• **Document extract**

Legislators can't outlaw nature, risk of flood areas

Skydivers and motorcycle riders can have a hard time getting life insurance. Why shouldn't people building in the path of future floods and hurricanes have a hard time getting storm insurance?

Thousands of houses have popped up along the Chesapeake and Atlantic in Maryland even as knowledge of global warming and storm threats has grown. Neither state planners nor the Chesapeake Bay Foundation knows exactly how many, but just in Ocean City and surrounding Worcester County, 11,000 dwellings have appeared since 1990, the Census Bureau says.


Now people act offended and talk about tougher regulation when insurers have second thoughts about covering these places.

"Redlining," Del. Susan L.M. Aumann called it in The Sun last week. Insurers, added Sen. Norman R. Stone Jr., "can't just pick and choose based on some prediction of what may happen in the future."


What? Picking and choosing based on predictions of the future is called actuarial underwriting. It's what insurers do. Any carrier that didn't finance future claims by accurately pricing present risks would soon be bankrupt, and that wouldn't help policyholders, either.

There are two reasons for government to crank up regulation of insurance and other risk pools. One is social inequity. The other is market failure. Neither comes close to existing in the Maryland home insurance business.

Real redlining occurs when banks or other businesses boycott low-income neighborhoods. Raising premiums on million-dollar waterfront homes with tropical-storm bulls-eyes on their roofs is not redlining. It's using a couple of brain cells.

Nor is there any kind of breakdown in the Maryland property insurance market. Policy costs for Maryland homes near the water are rising faster than for inland dwellings, and some insurers have stopped adding new business, but no major carriers are scrapping Maryland coastal coverage.

More than 100 companies are licensed to sell homeowner policies in Maryland, according to the state Insurance Administration. Ten carriers vigorously compete for 85 percent of the statewide market, and nobody has more than a 22 percent share.

There is no market failure. And - sorry to repeat but I'm trying not to lose the slower readers in Annapolis - nobody is dumping existing coastal coverage.

• **Instructions**
#1 Translate this sentence from the commentary on Maryland coastal insurance into Spanish: "More than 100 companies are licensed to sell homeowner policies in Maryland, according to the state Insurance Administration."
#2 Resume the commentary on Maryland coastal insurance after its last sentence and carry it forward.

Saved data entries
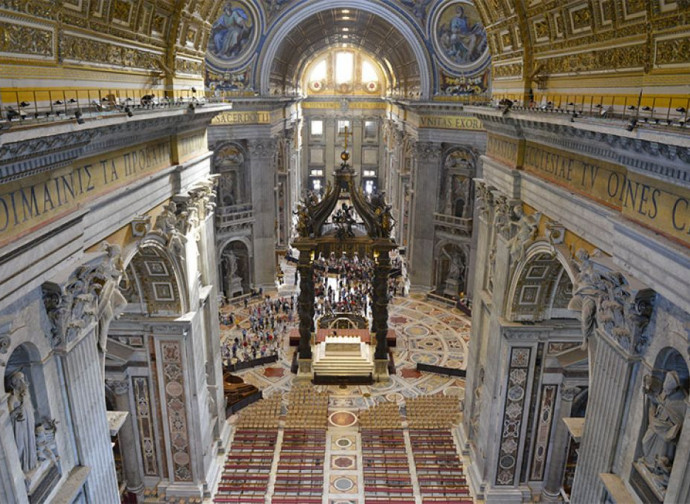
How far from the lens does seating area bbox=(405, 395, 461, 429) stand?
1914 cm

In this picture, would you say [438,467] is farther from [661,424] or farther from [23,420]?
[23,420]

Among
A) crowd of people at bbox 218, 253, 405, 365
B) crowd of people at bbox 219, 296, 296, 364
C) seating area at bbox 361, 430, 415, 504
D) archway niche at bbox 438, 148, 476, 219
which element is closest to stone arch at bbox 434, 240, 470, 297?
archway niche at bbox 438, 148, 476, 219

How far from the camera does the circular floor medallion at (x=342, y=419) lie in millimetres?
19766

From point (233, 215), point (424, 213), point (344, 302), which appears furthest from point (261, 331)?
point (424, 213)

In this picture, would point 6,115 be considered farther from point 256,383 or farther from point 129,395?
point 256,383

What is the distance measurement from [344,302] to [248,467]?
45.4ft

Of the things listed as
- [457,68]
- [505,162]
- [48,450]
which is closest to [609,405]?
[505,162]

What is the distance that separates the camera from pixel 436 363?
79.7 feet

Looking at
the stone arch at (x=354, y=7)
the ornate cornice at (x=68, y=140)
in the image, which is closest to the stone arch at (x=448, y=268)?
the stone arch at (x=354, y=7)

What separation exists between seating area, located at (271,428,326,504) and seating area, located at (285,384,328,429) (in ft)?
0.95

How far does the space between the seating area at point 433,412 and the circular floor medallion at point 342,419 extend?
2041mm

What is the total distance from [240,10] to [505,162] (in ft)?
Answer: 61.3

• **Results**
#1 Más de 100 compañías tienen licencia para vender pólizas de seguro de vivienda en Maryland, según la Administración de Seguros del estado.

#2
Allstate, Maryland's No. 2 home insurer, said last year that it would stop writing new policies in much of Maryland and charge hurricane deductibles of up to 5 percent. No shocker there. Allstate has been extremely aggressive in adding coastal business with very cheap policies in the past decade, and now it's getting smarter.

State Farm, the No. 1 carrier, introduced a hurricane deductible of 2 percent and said it would stop offering new policies near the ocean. Nationwide, the No. 3 home insurer in Maryland, is also limiting new coastal business.


Yes, especially vulnerable places such as Smith Island seem to have much less coverage choice. To the extent that these communities were built before flood maps and the threat of rising oceans, they should receive government attention and assistance.

But they are a tiny part of the problem. People have built thousands of homes near the bay and ocean with full knowledge of hurricane threats and the unfair expectation that somebody else would bear the risk.

As an inland taxpayer, I'm tired of paying for the beach-house welfare plan called the National Flood Insurance Program, which sells cut-rate storm-surge coverage and bills Congress when the claims (inevitably) exceed reserves. I don't want to see my private wind-damage insurance also get more expensive thanks to runaway coastal development.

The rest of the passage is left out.